__Instructions for the task__.
Tally the lines in the data below that contain the string "much", matching case exactly, and give only the number.

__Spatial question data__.

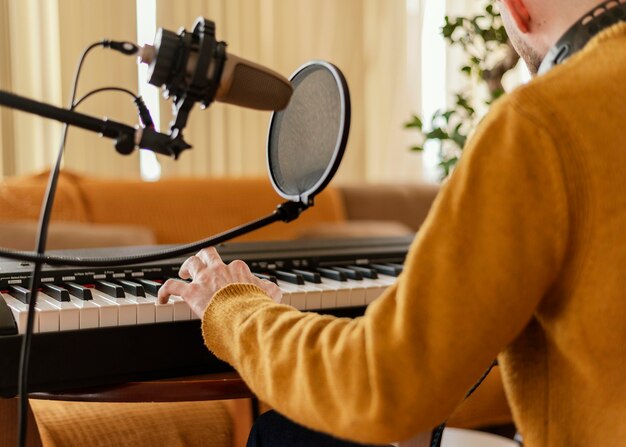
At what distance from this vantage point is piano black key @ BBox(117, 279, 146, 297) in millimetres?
1305

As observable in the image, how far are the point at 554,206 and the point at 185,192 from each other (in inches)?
91.9

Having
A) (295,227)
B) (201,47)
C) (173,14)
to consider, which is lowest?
(295,227)

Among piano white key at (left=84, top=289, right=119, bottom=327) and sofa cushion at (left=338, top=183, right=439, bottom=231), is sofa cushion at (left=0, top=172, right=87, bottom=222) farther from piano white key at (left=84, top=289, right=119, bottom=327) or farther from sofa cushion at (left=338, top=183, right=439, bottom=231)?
piano white key at (left=84, top=289, right=119, bottom=327)

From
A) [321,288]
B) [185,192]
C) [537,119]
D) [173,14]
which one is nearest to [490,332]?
[537,119]

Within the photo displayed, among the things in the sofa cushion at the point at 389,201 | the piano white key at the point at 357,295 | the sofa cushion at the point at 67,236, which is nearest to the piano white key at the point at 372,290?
the piano white key at the point at 357,295

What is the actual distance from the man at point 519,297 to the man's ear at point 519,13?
0.22 feet

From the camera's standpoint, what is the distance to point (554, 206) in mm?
772

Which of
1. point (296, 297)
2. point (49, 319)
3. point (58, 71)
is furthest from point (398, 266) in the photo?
point (58, 71)

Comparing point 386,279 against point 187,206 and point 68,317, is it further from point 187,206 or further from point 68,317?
point 187,206

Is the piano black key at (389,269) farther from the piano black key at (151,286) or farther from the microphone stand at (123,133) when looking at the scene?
the microphone stand at (123,133)

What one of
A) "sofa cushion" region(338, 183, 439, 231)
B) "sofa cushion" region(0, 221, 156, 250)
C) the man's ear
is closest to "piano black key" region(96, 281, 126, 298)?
the man's ear

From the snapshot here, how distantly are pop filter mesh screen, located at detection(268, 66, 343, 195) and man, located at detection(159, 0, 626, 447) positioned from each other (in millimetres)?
315

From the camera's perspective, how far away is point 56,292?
1.28 m

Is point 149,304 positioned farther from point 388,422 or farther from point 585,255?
point 585,255
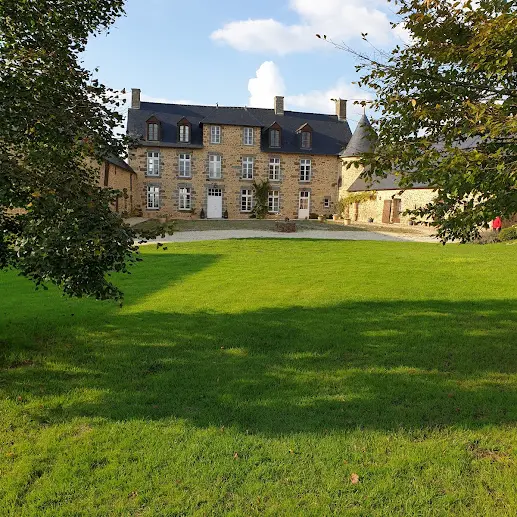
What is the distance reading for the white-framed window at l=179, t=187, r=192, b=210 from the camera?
3972cm

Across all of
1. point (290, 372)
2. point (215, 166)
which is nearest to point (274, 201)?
point (215, 166)

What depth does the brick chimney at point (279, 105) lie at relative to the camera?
42.9m

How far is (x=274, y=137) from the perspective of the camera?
41000 millimetres

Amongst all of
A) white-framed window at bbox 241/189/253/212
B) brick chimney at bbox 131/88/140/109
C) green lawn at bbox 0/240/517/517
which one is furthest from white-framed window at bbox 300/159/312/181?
green lawn at bbox 0/240/517/517

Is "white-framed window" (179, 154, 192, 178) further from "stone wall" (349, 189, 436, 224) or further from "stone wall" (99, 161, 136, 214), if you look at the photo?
"stone wall" (349, 189, 436, 224)

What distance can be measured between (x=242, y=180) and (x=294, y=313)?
32722mm

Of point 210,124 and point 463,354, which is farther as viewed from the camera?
point 210,124

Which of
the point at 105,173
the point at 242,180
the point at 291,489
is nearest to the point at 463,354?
the point at 291,489

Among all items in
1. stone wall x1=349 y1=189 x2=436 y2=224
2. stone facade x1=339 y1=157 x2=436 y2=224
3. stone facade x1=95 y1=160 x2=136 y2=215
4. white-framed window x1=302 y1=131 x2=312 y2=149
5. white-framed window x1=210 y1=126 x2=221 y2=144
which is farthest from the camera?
white-framed window x1=302 y1=131 x2=312 y2=149

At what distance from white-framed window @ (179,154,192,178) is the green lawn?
1201 inches

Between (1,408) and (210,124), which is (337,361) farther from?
(210,124)

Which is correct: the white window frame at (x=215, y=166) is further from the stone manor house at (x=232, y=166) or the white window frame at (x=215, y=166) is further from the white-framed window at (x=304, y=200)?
the white-framed window at (x=304, y=200)

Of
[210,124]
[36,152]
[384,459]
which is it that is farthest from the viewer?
[210,124]

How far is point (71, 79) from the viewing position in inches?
200
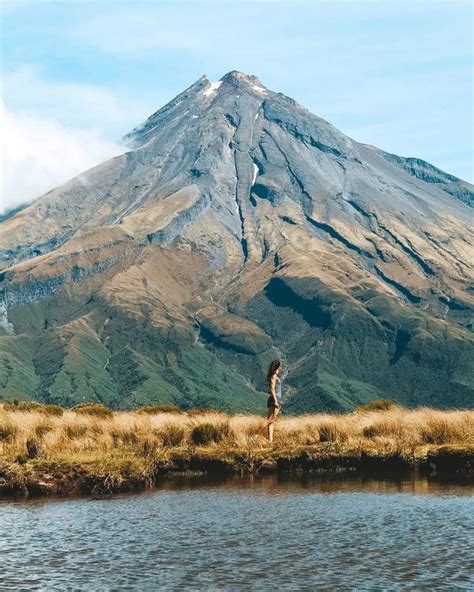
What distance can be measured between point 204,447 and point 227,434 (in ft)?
4.34

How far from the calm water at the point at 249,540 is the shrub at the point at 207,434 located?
671cm

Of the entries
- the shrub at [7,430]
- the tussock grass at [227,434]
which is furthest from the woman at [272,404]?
the shrub at [7,430]

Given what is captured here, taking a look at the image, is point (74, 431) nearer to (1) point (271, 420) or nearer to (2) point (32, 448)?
(2) point (32, 448)

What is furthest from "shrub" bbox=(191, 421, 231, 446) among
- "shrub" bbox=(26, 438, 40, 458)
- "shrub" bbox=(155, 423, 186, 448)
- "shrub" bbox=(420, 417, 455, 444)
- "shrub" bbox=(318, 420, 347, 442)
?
"shrub" bbox=(420, 417, 455, 444)

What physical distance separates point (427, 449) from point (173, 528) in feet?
47.2

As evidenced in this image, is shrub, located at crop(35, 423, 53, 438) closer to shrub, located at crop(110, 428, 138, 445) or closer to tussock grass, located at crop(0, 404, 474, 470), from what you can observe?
tussock grass, located at crop(0, 404, 474, 470)

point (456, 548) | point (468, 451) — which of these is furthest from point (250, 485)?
point (456, 548)

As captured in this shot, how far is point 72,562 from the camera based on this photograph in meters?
18.5

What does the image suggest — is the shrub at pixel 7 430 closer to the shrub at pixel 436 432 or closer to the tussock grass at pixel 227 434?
the tussock grass at pixel 227 434

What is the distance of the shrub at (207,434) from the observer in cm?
3556

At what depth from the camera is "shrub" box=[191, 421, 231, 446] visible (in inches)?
1400

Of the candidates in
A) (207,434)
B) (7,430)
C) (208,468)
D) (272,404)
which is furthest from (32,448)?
(272,404)

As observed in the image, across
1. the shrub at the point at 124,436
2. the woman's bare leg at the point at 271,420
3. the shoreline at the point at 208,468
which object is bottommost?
the shoreline at the point at 208,468

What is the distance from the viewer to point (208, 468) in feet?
110
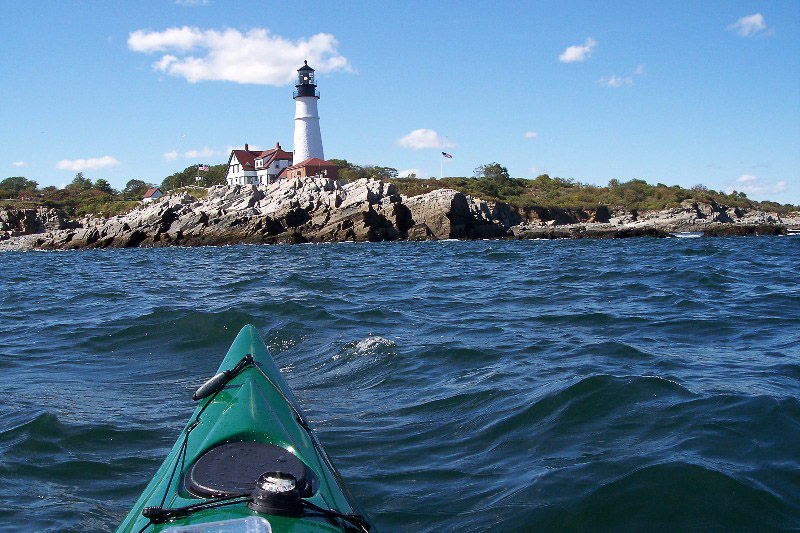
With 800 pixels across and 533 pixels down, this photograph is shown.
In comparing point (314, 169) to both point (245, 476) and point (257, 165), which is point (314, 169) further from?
point (245, 476)

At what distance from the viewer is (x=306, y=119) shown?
59.2m

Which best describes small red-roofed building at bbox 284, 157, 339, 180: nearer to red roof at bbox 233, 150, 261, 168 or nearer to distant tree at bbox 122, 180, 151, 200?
red roof at bbox 233, 150, 261, 168

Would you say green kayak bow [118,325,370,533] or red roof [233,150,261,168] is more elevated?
red roof [233,150,261,168]

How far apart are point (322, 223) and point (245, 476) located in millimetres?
41808

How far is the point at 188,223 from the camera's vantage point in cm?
4550

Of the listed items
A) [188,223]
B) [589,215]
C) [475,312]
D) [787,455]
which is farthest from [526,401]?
[589,215]

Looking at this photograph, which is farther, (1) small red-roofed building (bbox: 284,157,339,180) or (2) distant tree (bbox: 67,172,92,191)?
(2) distant tree (bbox: 67,172,92,191)

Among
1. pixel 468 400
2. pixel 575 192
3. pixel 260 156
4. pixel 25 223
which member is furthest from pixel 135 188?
pixel 468 400

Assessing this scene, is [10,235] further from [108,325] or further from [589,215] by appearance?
[108,325]

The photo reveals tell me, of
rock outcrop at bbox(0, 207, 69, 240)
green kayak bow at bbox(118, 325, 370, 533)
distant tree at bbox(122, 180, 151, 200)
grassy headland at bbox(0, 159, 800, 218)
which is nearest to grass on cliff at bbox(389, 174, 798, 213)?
grassy headland at bbox(0, 159, 800, 218)

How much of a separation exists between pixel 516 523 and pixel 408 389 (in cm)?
278

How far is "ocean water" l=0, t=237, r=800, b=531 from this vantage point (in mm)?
4164

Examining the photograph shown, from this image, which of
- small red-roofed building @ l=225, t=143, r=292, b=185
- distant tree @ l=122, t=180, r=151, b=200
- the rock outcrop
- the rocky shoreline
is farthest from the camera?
distant tree @ l=122, t=180, r=151, b=200

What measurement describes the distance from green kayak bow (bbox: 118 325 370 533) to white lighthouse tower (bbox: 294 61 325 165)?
185 ft
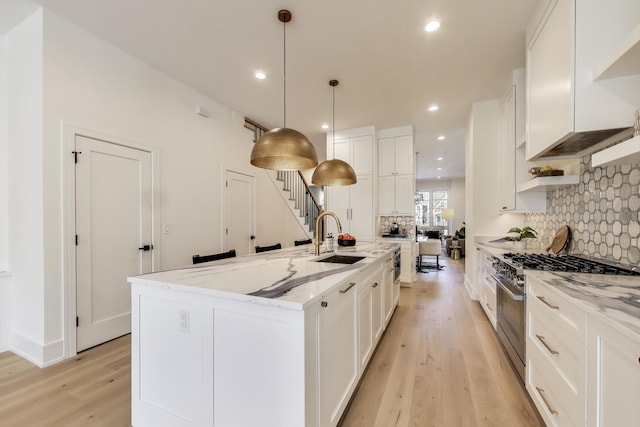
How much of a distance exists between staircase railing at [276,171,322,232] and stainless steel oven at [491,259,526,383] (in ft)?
14.0

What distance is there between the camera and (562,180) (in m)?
2.33

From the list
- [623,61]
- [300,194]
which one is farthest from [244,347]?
[300,194]

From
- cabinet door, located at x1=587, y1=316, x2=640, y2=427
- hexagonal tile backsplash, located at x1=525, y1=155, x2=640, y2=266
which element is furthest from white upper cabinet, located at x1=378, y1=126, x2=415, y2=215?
cabinet door, located at x1=587, y1=316, x2=640, y2=427

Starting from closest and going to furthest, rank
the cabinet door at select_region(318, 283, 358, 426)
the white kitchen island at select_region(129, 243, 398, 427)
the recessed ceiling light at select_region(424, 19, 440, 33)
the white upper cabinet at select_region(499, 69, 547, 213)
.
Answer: the white kitchen island at select_region(129, 243, 398, 427) < the cabinet door at select_region(318, 283, 358, 426) < the recessed ceiling light at select_region(424, 19, 440, 33) < the white upper cabinet at select_region(499, 69, 547, 213)

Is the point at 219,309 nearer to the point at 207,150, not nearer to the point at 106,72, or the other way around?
the point at 106,72

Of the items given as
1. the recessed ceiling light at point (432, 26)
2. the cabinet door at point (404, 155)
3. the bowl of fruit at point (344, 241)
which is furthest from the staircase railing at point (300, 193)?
the recessed ceiling light at point (432, 26)

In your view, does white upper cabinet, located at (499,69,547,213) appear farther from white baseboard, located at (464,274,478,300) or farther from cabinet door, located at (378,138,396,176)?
cabinet door, located at (378,138,396,176)

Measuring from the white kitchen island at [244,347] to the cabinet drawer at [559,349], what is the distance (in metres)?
1.10

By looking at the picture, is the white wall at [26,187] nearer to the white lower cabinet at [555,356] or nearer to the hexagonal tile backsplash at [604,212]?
the white lower cabinet at [555,356]

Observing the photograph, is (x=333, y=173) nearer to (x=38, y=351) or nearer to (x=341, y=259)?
(x=341, y=259)

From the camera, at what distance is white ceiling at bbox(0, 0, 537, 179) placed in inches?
89.7

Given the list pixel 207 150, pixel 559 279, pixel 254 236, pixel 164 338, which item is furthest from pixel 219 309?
pixel 254 236

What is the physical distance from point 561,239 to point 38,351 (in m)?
4.87

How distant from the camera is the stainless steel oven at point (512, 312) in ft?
6.24
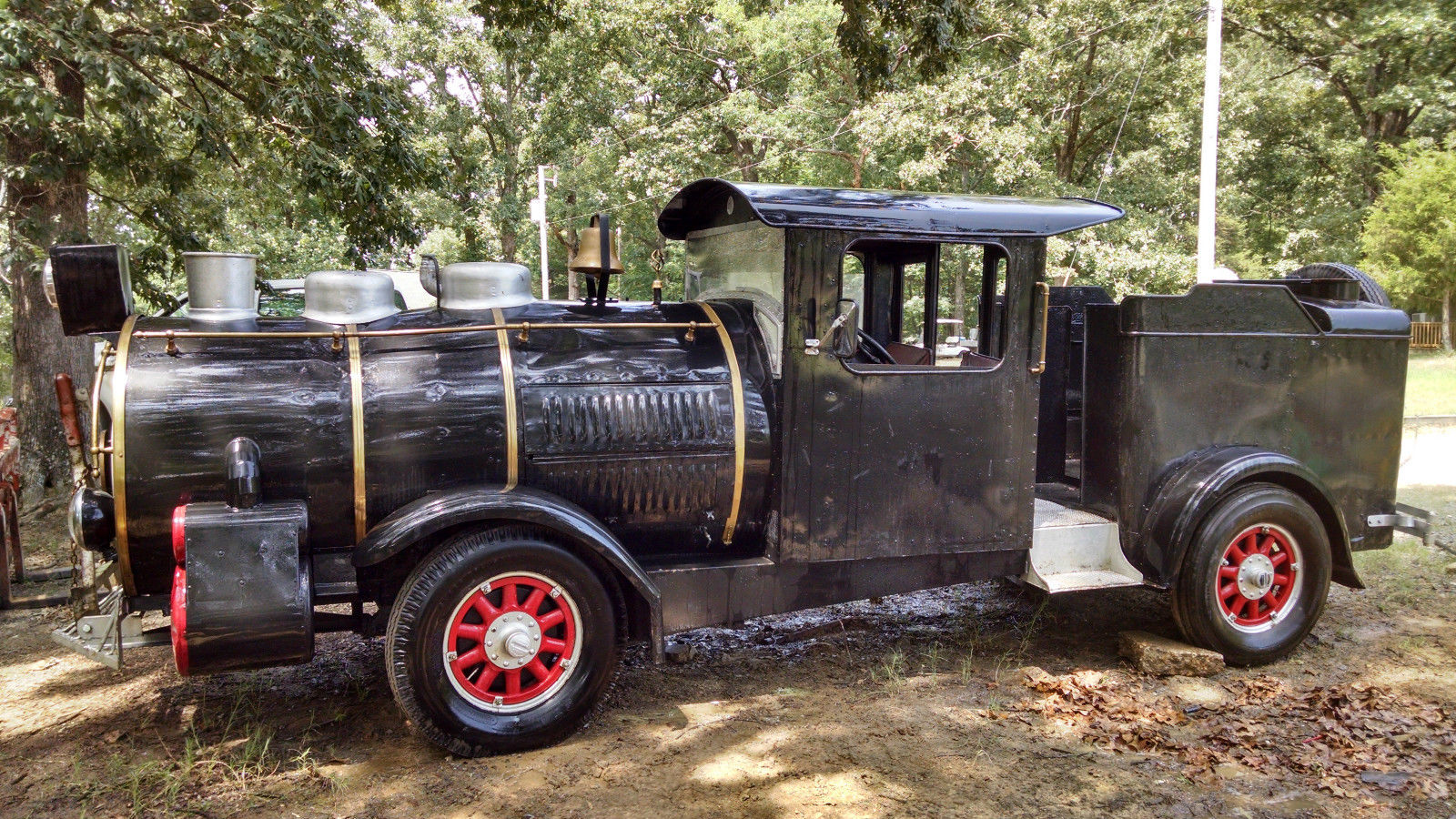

__The completed task__.
2